Corriere del Veneto (Padova e Rovigo)
Ospedali, cosa cambierà dopo la pandemia
«L’emergenza coronavirus Covid-19 ha cambiato il mondo e anche il modo di progettare gli ospedali. La sanità non sarà più quella di prima, stiamo ragionando sulle prime modifiche». Il governatore Luca Zaia annuncia la riorganizzazione delle rete ospedaliera veneta, comprensiva di Covid Hospital (Belluno, Vittorio Veneto, Dolo, Jesolo, Trecenta, Schiavonia, Santorso, Villafranca e Borgo Roma a Verona) e poli generalisti. La Regione sta predisponendo un piano per il graduale ritorno all’attività programmata di entrambe le fattispecie, che nello stesso tempo introdurrà importanti novità. Si parte dagli hub di Padova, Verona, Treviso, Vicenza e Mestre e dai Covid di Santorso, Dolo e Schiavonia: le aree liberate per attrezzare più posti di Terapia intensiva (in tutto il Veneto saliti da 494 a 829), semi-intensiva (da 85 a 383) e Malattie infettive (da 165 a 1.777) saranno mantenute e isolate dal resto dell’attività finché non si spegnerà del tutto l’emergenza (gli scienziati parlano di un anno).

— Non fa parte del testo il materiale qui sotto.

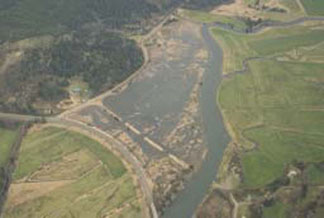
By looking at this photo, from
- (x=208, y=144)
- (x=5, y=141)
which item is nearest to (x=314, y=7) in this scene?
(x=208, y=144)

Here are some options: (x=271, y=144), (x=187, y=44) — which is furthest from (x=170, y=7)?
(x=271, y=144)

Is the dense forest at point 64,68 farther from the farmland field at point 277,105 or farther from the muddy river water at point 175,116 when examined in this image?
the farmland field at point 277,105

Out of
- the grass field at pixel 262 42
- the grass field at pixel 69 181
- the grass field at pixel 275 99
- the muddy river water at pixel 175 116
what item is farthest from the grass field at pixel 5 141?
the grass field at pixel 262 42

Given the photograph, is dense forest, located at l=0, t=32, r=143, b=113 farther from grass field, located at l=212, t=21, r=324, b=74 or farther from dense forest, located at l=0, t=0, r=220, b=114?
grass field, located at l=212, t=21, r=324, b=74

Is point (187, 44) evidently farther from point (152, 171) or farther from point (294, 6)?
point (152, 171)

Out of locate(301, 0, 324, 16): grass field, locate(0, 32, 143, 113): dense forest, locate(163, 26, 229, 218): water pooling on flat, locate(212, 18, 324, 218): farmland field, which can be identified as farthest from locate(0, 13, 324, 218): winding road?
locate(301, 0, 324, 16): grass field

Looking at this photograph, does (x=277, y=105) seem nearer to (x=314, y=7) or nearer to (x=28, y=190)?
(x=28, y=190)
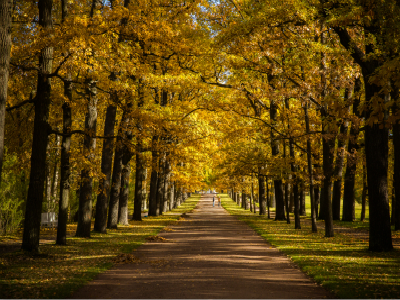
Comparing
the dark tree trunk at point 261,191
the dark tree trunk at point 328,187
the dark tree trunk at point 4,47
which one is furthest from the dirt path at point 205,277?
the dark tree trunk at point 261,191

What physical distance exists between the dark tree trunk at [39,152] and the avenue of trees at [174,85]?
0.03 metres

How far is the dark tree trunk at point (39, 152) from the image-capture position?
11531mm

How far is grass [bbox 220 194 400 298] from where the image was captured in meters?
7.40

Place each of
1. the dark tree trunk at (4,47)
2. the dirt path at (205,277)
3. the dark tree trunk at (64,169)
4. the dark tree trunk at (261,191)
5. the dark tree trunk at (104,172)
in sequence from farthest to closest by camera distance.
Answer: the dark tree trunk at (261,191) < the dark tree trunk at (104,172) < the dark tree trunk at (64,169) < the dark tree trunk at (4,47) < the dirt path at (205,277)

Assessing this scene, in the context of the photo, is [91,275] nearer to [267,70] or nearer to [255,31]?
[255,31]

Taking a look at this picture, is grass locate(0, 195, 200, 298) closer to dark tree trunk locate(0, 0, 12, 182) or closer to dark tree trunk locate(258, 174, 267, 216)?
dark tree trunk locate(0, 0, 12, 182)

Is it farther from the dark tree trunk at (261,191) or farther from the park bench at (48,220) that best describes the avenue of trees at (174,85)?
the dark tree trunk at (261,191)

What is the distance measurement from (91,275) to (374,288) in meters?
5.56

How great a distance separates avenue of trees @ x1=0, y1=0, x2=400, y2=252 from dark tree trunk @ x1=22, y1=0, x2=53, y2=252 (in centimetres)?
3

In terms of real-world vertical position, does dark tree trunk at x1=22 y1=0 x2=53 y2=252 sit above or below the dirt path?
above

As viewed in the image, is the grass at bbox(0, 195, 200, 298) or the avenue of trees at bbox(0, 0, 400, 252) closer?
the grass at bbox(0, 195, 200, 298)

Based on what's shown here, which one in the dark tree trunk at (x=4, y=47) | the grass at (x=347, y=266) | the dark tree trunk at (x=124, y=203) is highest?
the dark tree trunk at (x=4, y=47)

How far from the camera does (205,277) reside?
28.4ft

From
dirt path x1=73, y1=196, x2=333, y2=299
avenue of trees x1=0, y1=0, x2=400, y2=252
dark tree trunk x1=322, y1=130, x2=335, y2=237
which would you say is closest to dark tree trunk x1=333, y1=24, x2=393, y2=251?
avenue of trees x1=0, y1=0, x2=400, y2=252
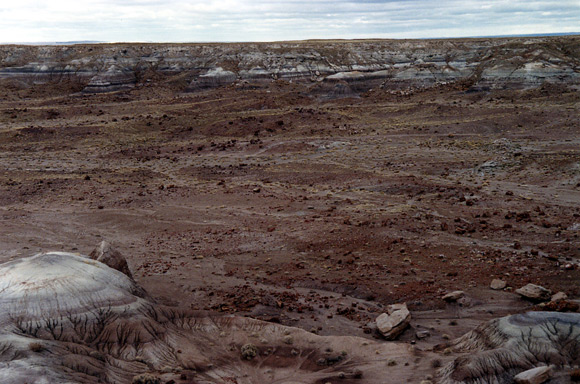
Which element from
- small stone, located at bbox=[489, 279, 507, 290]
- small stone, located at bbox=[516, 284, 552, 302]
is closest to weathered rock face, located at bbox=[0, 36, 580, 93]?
small stone, located at bbox=[489, 279, 507, 290]

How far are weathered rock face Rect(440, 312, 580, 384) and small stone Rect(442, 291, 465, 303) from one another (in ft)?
11.4

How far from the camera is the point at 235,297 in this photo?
14609 millimetres

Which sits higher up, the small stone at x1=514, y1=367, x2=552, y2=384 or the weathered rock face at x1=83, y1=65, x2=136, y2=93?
the weathered rock face at x1=83, y1=65, x2=136, y2=93

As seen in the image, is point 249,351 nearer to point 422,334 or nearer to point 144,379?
point 144,379

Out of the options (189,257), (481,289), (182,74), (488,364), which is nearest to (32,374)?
(488,364)

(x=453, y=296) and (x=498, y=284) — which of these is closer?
(x=453, y=296)

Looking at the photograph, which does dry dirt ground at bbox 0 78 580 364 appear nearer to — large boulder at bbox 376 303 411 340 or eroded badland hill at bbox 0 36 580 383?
eroded badland hill at bbox 0 36 580 383

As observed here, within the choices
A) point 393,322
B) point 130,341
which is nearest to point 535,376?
point 393,322

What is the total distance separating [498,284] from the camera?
14742 mm

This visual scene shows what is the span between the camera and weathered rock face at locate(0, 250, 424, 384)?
379 inches

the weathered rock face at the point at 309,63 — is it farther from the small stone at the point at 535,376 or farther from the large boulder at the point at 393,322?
the small stone at the point at 535,376

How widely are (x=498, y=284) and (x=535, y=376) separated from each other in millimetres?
6345

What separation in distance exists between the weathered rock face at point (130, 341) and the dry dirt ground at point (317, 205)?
1.48 m

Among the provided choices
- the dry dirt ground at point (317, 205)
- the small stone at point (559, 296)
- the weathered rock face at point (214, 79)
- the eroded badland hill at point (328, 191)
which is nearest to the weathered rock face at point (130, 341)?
the eroded badland hill at point (328, 191)
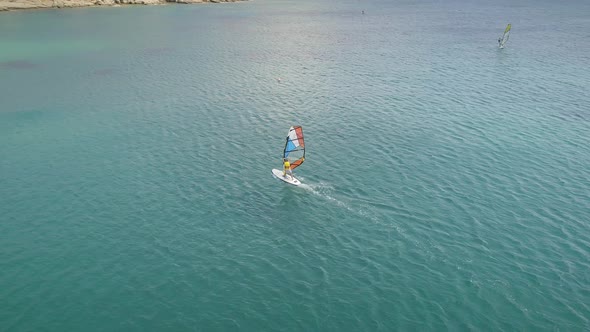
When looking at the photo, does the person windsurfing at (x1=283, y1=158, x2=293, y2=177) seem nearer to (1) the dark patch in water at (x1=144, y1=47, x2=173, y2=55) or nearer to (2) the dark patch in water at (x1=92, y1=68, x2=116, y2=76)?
(2) the dark patch in water at (x1=92, y1=68, x2=116, y2=76)

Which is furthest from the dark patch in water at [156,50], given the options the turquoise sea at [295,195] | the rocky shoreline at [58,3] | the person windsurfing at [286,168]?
the person windsurfing at [286,168]

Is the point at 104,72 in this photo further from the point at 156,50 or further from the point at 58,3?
the point at 58,3

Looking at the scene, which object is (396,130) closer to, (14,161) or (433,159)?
(433,159)

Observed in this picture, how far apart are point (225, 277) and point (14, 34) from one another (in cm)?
11544

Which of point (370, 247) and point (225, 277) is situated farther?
point (370, 247)

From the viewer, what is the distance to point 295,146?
4822cm

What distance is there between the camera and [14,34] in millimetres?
120125

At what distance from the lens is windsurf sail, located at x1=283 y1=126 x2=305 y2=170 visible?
47.4 metres

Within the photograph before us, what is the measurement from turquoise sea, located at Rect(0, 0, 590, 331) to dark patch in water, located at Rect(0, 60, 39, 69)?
894 millimetres

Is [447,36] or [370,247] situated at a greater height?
[447,36]

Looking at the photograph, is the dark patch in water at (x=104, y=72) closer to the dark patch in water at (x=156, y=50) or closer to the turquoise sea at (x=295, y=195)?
the turquoise sea at (x=295, y=195)

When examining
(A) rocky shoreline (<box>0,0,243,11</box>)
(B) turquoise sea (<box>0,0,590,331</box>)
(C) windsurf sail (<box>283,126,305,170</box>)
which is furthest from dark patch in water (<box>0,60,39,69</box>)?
(C) windsurf sail (<box>283,126,305,170</box>)

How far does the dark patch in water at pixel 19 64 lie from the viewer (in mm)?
92756

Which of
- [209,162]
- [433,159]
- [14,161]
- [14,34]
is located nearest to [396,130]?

Una volta superata la pandemia, resteranno le Terapie intensive e semi-intensive «supplementari» (saranno smantellati solo i letti ora sistemati nelle sale operatorie e nelle Stroke Unit per la cura dell’ictus) anche negli altri ospedali del Veneto, ma lì la gestione passerà dalle Usl al Centro regionale per l’emergenza-urgenza di Azienda Zero. Le camere con le postazioni in esubero verranno chiuse e riservate ad altre eventuali situazioni di crisi. Tornando ai cinque hub e a Santorso, Dolo e Schiavonia, conserveranno pure i pre-triage del Pronto Soccorso, che però dalle attuali tende passeranno in strutture fisse e accoglieranno pazienti che potrebbero essere infetti e ai quali verrà subito fatto il tampone. I laboratori ospedalieri dovranno attrezzarsi in tal senso.
Se positivi, i malati saranno trasferiti nelle Covid-aree attraverso percorsi dedicati e separati dal resto degli utenti.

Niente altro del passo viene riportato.